Reparación transfer SsangYong

Reparación transfer SsangYong Torres EVX en Córdoba

29 Jul, 2026 autoreparacionessanchez 16 min de lectura
Reparación transfer SsangYong Torres EVX en Córdoba

Reparación transfer SsangYong Torres EVX en Córdoba

Hablar del "transfer" de un SsangYong Torres EVX en Córdoba obliga a una precisión de partida: este modelo es la variante 100% eléctrica (BEV) del Torres, y su tracción no tiene nada que ver con la del Torres de gasolina. Donde el térmico emplea un acoplamiento electrónico, una unidad de toma de fuerza y un cardán para llevar par al eje trasero, el EVX no monta ninguna pieza mecánica entre ejes. La energía sale de una batería LFP, recorre una arquitectura de alta tensión y mueve las ruedas mediante motores eléctricos. No existen caja de transferencia, árbol de transmisión ni reductora de gama corta.

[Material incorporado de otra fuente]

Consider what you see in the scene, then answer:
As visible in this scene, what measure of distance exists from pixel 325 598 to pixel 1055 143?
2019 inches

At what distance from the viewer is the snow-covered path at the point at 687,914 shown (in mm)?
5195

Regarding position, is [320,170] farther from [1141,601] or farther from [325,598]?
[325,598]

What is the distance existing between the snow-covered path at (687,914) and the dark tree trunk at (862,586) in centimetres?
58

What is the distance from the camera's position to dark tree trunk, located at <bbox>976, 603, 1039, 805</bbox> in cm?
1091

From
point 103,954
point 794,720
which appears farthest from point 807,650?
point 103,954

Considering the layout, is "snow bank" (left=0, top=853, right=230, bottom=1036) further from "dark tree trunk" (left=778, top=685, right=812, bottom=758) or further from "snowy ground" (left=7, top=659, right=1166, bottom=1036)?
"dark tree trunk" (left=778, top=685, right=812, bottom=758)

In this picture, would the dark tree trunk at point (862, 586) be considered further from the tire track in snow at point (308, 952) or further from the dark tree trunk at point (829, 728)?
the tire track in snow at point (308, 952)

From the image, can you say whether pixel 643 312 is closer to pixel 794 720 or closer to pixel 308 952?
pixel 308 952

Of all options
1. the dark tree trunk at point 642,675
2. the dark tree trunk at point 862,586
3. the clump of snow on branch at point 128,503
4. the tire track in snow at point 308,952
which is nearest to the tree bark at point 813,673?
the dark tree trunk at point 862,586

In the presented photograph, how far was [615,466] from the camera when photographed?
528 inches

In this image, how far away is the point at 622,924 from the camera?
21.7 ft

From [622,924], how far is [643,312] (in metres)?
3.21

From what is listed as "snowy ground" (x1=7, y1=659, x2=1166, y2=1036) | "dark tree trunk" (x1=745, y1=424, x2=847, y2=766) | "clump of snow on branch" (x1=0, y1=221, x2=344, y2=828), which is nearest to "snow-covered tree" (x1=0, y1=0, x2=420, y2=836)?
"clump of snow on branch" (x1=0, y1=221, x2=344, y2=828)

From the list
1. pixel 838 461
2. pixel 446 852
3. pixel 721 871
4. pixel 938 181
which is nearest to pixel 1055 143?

En las versiones de tracción total, al motor delantero se suma un motor eléctrico trasero (eAxle) que impulsa el eje posterior, y el reparto de fuerza entre los dos ejes lo decide la electrónica a través de una ECU de tracción. Así que, cuando un propietario cordobés nos consulta por una avería de "transfer", en realidad se refiere al conjunto del tren motriz eléctrico y a la electrónica que lo controla. Colocar el diagnóstico en ese plano es lo que separa una reparación certera de una búsqueda estéril de piezas mecánicas inexistentes.

La cercanía entre Córdoba y Sevilla juega a favor del cliente. En Autoreparaciones Sánchez, taller sevillano especializado en tracción y transmisión y familiarizado con la mecánica de alto voltaje, un Torres EVX de Córdoba, Lucena o Montilla llega a nuestras instalaciones con enorme facilidad. Ofrecemos recogida y entrega en Sevilla y provincia, cobertura completa en toda Andalucía y envíos a toda España, y respaldamos cada trabajo con nuestra garantía oficial de 12 meses. La logística, en el caso cordobés, resulta especialmente cómoda.

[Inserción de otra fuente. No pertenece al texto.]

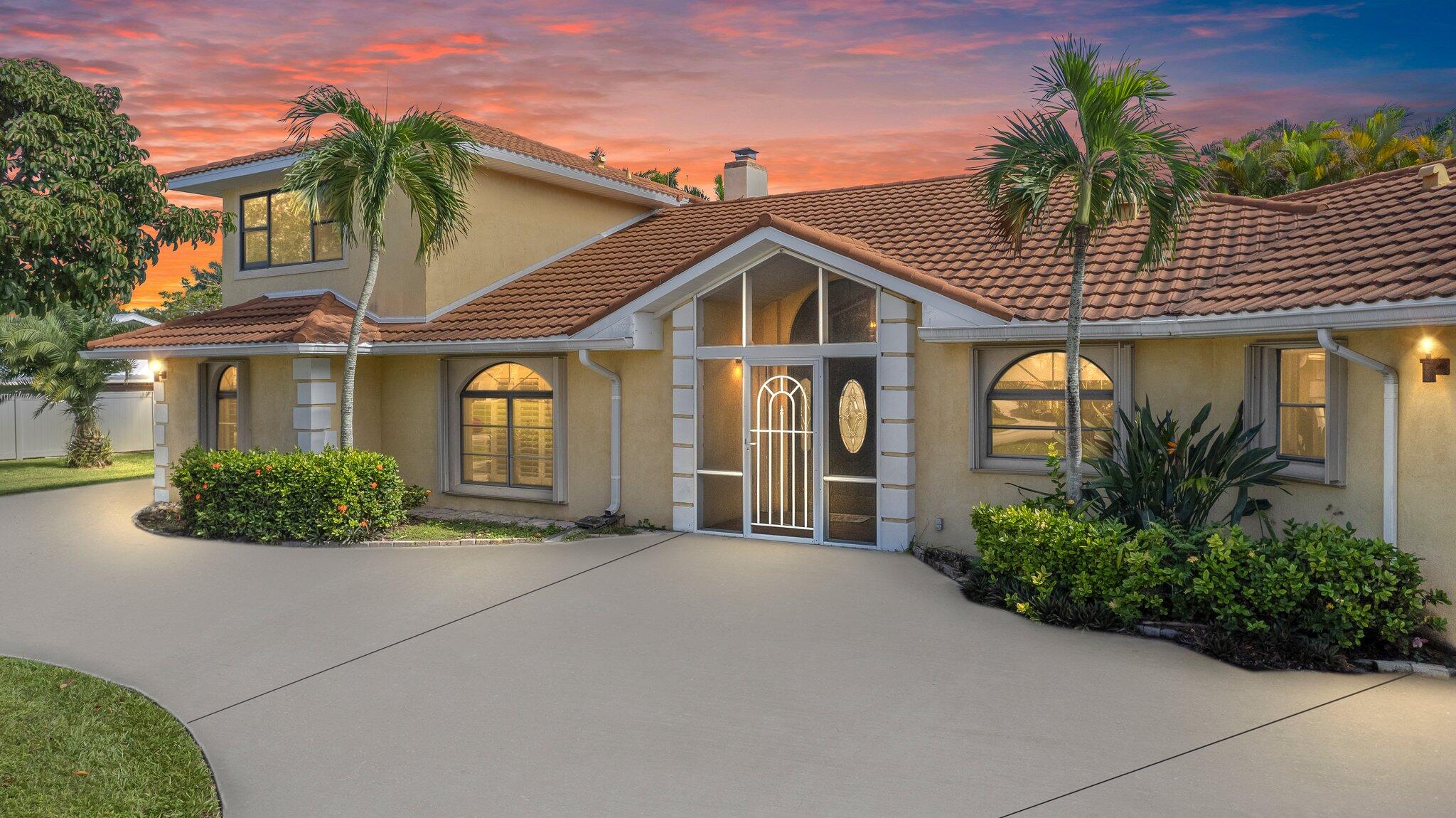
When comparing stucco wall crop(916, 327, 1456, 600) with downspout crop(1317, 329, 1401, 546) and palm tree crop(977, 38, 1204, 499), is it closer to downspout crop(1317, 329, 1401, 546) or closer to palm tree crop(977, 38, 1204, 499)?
downspout crop(1317, 329, 1401, 546)

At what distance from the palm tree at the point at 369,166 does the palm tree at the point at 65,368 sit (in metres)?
12.1

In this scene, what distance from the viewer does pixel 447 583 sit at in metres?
10.2

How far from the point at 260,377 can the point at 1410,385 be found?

Reparar el reparto de par eléctrico del Torres EVX en la campiña y la Subbética cordobesas

Toda reparación con criterio nace de comprender cómo entrega la fuerza este SUV. En la variante de tracción delantera, un único motor eléctrico con su reductora mueve las ruedas de delante mediante los palieres. En la de tracción total, un segundo eAxle actúa sobre el eje trasero, y ninguna pieza gira de un eje a otro: la coordinación es electrónica y la energía viaja por cables de alta tensión de color naranja. Esa arquitectura, tan distinta de la de un todoterreno clásico, condiciona cada paso del diagnóstico.

Córdoba somete al vehículo a un uso muy definido. El calor seco y prolongado del verano, uno de los más severos de la península, castiga la batería y su refrigeración. La conducción por la campiña, los carriles de albero entre olivares, las subidas a las fincas de la Subbética y las pistas de las dehesas de Los Pedroches combinan asfalto y camino, con polvo y firmes irregulares. Todo ello deja huella en el tren eléctrico y orienta las revisiones que aplicamos a cada Torres EVX cordobés que pasa por nuestro taller.

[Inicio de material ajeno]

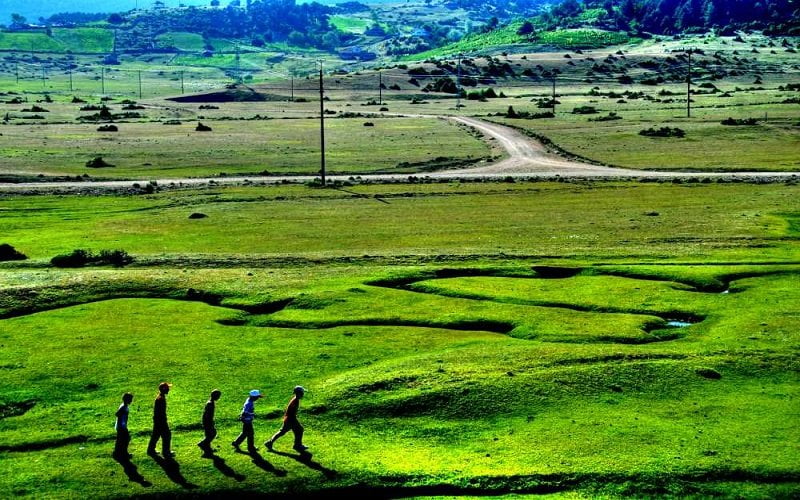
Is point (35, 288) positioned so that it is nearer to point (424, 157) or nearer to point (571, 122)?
point (424, 157)

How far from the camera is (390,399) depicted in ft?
129

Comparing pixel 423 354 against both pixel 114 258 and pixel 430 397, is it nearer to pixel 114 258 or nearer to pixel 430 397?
pixel 430 397

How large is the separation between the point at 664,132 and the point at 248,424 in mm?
126661

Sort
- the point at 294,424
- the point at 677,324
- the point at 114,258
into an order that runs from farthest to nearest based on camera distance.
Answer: the point at 114,258
the point at 677,324
the point at 294,424

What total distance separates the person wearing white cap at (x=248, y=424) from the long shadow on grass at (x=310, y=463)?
100cm

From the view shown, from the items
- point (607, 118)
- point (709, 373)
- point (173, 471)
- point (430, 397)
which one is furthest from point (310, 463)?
point (607, 118)

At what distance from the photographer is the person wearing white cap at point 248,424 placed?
33438 mm

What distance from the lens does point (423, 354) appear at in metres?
45.6

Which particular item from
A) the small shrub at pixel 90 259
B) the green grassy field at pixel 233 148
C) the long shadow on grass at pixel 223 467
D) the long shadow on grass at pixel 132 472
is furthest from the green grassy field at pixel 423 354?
the green grassy field at pixel 233 148

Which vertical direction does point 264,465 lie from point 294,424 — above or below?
below

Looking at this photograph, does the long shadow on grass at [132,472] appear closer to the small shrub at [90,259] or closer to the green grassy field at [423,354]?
the green grassy field at [423,354]

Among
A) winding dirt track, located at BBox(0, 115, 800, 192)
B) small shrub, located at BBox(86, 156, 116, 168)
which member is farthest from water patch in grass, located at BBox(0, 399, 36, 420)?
small shrub, located at BBox(86, 156, 116, 168)

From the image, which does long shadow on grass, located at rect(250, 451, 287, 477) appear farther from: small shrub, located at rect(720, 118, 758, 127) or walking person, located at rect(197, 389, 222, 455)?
small shrub, located at rect(720, 118, 758, 127)

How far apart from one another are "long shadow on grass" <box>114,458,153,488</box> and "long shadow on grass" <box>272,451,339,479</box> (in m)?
4.89
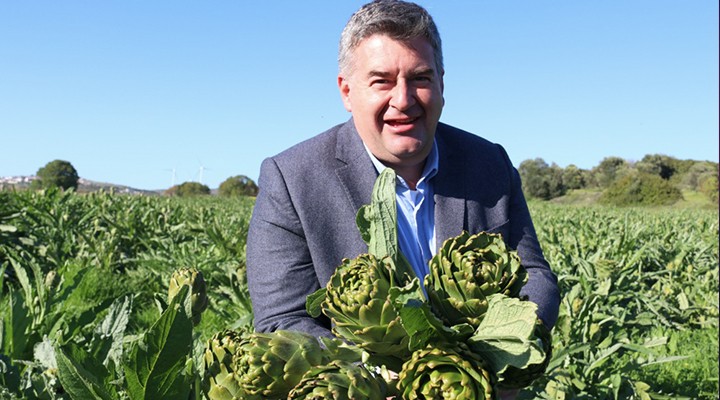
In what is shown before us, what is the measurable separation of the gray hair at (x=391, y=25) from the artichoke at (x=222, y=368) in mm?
875

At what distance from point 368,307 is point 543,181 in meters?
47.8

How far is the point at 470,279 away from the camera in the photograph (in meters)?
0.60

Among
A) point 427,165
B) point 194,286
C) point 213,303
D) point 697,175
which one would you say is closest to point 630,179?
point 697,175

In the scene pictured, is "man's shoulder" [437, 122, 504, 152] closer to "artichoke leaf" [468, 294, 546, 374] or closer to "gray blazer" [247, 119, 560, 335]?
"gray blazer" [247, 119, 560, 335]

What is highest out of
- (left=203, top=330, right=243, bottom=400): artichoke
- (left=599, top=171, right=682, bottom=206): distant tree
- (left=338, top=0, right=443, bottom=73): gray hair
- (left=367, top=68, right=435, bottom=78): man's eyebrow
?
(left=599, top=171, right=682, bottom=206): distant tree

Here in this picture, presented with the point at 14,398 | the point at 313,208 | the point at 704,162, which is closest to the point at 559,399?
the point at 313,208

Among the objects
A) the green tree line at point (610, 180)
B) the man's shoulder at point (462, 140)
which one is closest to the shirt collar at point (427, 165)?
the man's shoulder at point (462, 140)

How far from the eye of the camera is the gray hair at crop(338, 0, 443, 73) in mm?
1373

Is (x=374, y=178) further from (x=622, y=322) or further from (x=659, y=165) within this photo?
(x=659, y=165)

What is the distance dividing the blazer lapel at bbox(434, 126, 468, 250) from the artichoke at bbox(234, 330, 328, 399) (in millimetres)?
1005

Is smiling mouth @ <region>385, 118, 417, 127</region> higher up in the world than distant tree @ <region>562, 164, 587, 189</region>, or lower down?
lower down

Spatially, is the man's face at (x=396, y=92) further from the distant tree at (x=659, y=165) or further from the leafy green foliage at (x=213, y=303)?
the distant tree at (x=659, y=165)

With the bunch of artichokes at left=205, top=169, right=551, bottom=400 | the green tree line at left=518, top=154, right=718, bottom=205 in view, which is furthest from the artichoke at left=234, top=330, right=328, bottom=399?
the green tree line at left=518, top=154, right=718, bottom=205

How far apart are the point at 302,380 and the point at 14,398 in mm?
526
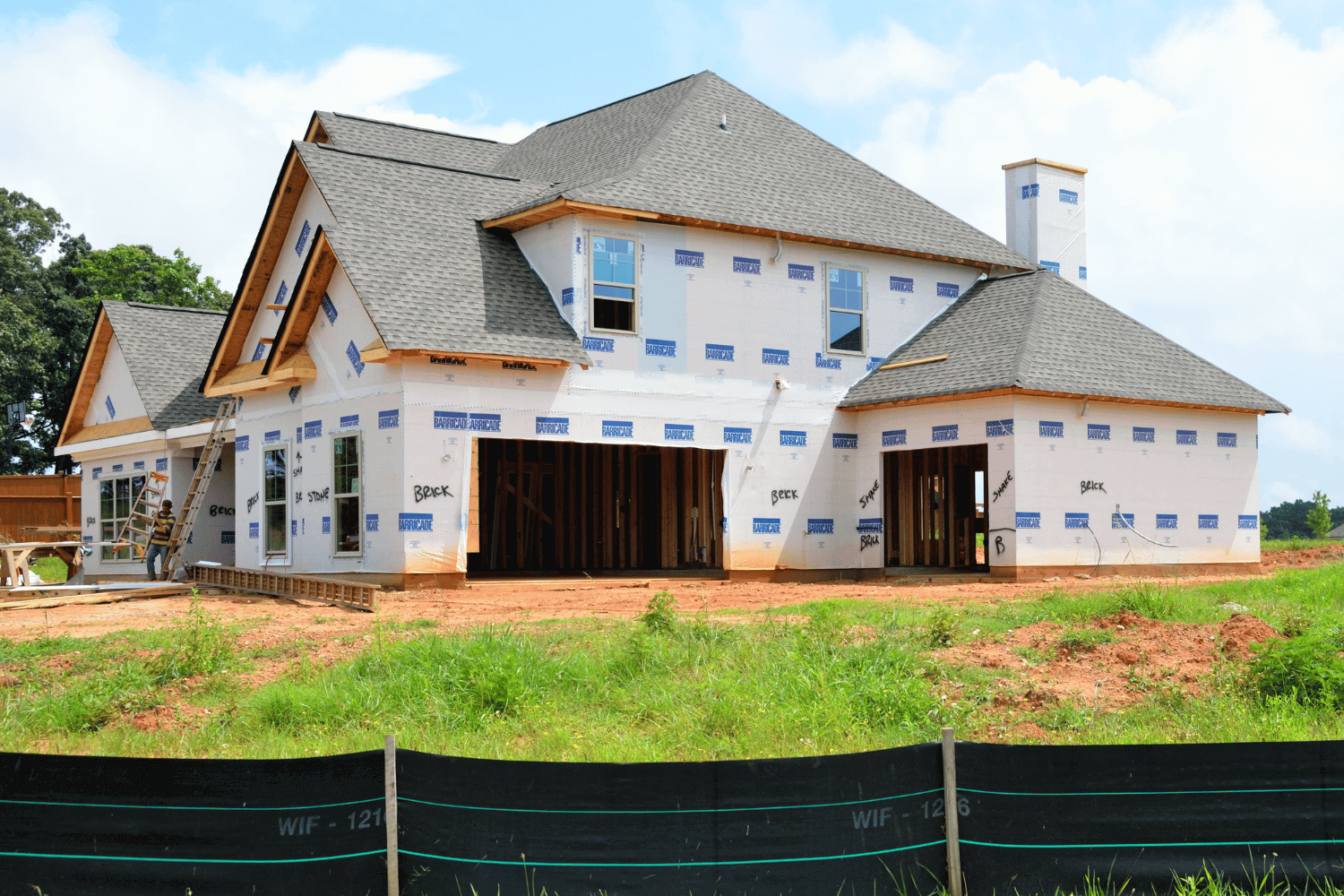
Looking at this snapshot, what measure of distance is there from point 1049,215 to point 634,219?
11.7 m

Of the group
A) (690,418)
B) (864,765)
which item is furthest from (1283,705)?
(690,418)

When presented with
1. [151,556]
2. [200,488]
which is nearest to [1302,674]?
[151,556]

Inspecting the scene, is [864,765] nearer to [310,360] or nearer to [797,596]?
[797,596]

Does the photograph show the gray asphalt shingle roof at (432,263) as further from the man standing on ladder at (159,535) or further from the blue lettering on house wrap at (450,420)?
the man standing on ladder at (159,535)

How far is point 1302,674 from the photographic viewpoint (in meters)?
10.2

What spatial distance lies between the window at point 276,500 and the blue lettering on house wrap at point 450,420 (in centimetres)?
467

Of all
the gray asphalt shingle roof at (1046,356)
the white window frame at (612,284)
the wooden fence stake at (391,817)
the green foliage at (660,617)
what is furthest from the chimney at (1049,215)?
the wooden fence stake at (391,817)

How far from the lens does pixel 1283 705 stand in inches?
388

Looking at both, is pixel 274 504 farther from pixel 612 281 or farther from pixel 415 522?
pixel 612 281

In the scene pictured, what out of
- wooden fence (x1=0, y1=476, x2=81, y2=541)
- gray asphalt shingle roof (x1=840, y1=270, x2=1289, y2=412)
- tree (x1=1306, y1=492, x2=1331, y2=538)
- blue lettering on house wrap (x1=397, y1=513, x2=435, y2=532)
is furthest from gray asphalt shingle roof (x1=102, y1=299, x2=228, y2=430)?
tree (x1=1306, y1=492, x2=1331, y2=538)

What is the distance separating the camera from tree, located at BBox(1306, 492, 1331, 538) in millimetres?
49250

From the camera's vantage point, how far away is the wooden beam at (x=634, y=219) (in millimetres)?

El calor cordobés y la gestión térmica del sistema

Ningún factor pone tanto a prueba a un eléctrico en Córdoba como la temperatura. La batería, el inversor y los motores generan calor, y el Torres EVX lo evacúa mediante un circuito de refrigeración líquida. Cuando ese circuito pierde eficacia por falta de líquido, por una bomba cansada o por un radiador saturado de polvo y suciedad, la electrónica limita la potencia para protegerse, y el conductor percibe una potencia reducida que suele aparecer en las horas de más calor.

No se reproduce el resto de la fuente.